From: Al Viro <viro@zeniv.linux.org.uk>
To: Bernd Schubert <bschubert@ddn.com>
Cc: linux-fsdevel@vger.kernel.org, bernd.schubert@fastmail.fm,
miklos@szeredi.hu, dsingh@ddn.com,
Christian Brauner <brauner@kernel.org>,
Amir Goldstein <amir73il@gmail.com>
Subject: Re: [PATCH v10 4/8] [RFC] Allow atomic_open() on positive dentry (w/o O_CREAT)
Date: Sat, 28 Oct 2023 05:46:46 +0100 [thread overview]

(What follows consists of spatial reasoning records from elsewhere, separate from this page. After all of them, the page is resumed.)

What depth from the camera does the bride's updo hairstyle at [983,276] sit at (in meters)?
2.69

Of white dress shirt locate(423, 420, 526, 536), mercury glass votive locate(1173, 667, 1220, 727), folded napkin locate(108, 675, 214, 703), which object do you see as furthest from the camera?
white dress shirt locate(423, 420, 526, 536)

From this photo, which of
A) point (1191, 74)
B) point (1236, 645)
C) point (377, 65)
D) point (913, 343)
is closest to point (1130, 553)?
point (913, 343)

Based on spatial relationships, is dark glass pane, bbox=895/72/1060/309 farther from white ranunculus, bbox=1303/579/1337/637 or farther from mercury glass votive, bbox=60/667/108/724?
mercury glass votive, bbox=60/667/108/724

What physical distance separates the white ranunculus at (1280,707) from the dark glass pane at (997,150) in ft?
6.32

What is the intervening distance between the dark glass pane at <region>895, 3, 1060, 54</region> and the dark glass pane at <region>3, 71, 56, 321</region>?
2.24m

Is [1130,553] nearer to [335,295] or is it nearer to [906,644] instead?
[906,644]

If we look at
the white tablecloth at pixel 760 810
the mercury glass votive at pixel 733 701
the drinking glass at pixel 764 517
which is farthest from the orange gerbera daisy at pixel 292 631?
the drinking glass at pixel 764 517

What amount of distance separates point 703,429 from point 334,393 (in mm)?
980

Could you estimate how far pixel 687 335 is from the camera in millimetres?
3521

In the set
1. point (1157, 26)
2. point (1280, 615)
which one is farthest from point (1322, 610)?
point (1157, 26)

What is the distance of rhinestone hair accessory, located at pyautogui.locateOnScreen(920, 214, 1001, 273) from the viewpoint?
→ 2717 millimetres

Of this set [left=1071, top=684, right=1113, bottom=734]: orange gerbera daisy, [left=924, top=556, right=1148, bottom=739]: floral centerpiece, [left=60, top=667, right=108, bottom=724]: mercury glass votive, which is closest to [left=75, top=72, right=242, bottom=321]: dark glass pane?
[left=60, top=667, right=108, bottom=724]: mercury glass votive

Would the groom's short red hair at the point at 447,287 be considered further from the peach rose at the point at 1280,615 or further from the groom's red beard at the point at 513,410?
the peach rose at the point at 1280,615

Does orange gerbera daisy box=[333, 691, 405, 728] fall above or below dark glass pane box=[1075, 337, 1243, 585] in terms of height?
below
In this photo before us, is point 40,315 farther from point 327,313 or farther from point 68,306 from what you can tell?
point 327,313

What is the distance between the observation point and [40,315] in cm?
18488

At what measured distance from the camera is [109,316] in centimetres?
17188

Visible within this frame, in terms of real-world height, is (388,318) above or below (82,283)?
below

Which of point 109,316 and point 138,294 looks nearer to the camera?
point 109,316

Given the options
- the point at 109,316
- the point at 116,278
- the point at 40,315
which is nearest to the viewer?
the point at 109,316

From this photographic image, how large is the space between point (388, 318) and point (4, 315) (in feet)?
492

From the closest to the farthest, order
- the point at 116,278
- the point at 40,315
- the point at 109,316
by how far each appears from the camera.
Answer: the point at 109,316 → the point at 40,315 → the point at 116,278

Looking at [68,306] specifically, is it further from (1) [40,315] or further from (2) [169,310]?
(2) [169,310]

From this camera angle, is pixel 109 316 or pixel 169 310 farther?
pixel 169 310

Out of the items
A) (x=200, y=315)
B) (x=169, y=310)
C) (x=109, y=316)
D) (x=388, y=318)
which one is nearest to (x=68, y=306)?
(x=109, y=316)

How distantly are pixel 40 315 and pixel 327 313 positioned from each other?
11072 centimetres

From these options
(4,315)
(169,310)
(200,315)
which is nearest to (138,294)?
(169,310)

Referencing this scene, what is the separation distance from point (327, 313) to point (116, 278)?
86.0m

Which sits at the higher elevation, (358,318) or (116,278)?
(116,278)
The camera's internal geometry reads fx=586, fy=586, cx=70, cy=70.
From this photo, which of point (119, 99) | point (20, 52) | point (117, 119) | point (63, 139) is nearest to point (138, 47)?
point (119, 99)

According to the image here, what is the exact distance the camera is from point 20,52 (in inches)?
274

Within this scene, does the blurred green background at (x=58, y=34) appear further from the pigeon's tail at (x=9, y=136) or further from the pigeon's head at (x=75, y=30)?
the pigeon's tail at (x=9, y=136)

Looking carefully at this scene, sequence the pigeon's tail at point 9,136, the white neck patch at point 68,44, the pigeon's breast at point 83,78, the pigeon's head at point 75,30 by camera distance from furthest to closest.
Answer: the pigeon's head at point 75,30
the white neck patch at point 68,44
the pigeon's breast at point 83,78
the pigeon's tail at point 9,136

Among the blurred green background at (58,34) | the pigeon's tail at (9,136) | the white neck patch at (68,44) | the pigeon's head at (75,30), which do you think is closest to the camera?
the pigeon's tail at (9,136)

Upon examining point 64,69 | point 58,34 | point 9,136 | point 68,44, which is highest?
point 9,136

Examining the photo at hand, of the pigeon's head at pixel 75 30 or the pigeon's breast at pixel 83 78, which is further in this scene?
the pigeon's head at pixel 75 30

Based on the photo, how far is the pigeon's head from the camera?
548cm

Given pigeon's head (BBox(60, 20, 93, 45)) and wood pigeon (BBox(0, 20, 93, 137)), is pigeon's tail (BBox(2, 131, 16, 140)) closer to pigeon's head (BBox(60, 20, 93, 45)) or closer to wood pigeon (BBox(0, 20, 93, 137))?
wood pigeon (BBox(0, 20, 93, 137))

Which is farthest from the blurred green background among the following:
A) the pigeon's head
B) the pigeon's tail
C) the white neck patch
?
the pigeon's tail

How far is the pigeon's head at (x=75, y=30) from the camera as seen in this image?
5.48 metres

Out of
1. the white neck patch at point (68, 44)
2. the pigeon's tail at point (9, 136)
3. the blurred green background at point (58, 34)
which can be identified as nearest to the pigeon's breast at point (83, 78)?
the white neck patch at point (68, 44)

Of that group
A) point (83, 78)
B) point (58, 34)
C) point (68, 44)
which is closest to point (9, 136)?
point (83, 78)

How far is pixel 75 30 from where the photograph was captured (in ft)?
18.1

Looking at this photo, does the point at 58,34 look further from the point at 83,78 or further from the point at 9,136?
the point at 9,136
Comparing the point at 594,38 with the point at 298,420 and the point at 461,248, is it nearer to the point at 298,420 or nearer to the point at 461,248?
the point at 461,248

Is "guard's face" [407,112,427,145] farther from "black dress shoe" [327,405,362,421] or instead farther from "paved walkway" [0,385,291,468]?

Message-ID: <20231028044646.GS800259@ZenIV> (raw)
In-Reply-To: <20231023183035.11035-5-bschubert@ddn.com>
On Mon, Oct 23, 2023 at 08:30:31PM +0200, Bernd Schubert wrote:
> Previous patch allowed atomic-open on a positive dentry when
> O_CREAT was set (in lookup_open). This adds in atomic-open
> when O_CREAT is not set.
>
> Code wise it would be possible to just drop the dentry in
> open_last_lookups and then fall through to lookup_open.
> But then this would add some overhead for dentry drop,
> re-lookup and actually also call into d_revalidate.
> So as suggested by Miklos, this adds a helper function
> (atomic_revalidate_open) to immediately open the dentry
> with atomic_open.
>
> Signed-off-by: Bernd Schubert <bschubert@ddn.com>
> Cc: Miklos Szeredi <miklos@szeredi.hu>
> Cc: Dharmendra Singh <dsingh@ddn.com>
> Cc: Christian Brauner <brauner@kernel.org>
> Cc: Amir Goldstein <amir73il@gmail.com>
> Cc: Al Viro <viro@zeniv.linux.org.uk>
> Cc: linux-fsdevel@vger.kernel.org
> ---
> fs/namei.c | 66 +++++++++++++++++++++++++++++++++++++++++++++++++++---
> 1 file changed, 63 insertions(+), 3 deletions(-)
This is bloody awful.
> diff --git a/fs/namei.c b/fs/namei.c
> index ff913e6b12b4..5e2d569ffe38 100644
> --- a/fs/namei.c
> +++ b/fs/namei.c
> @@ -1614,10 +1614,11 @@ struct dentry *lookup_one_qstr_excl(const struct qstr *name,
> }
> EXPORT_SYMBOL(lookup_one_qstr_excl);
>
> -static struct dentry *lookup_fast(struct nameidata *nd)
> +static struct dentry *lookup_fast(struct nameidata *nd, bool *atomic_revalidate)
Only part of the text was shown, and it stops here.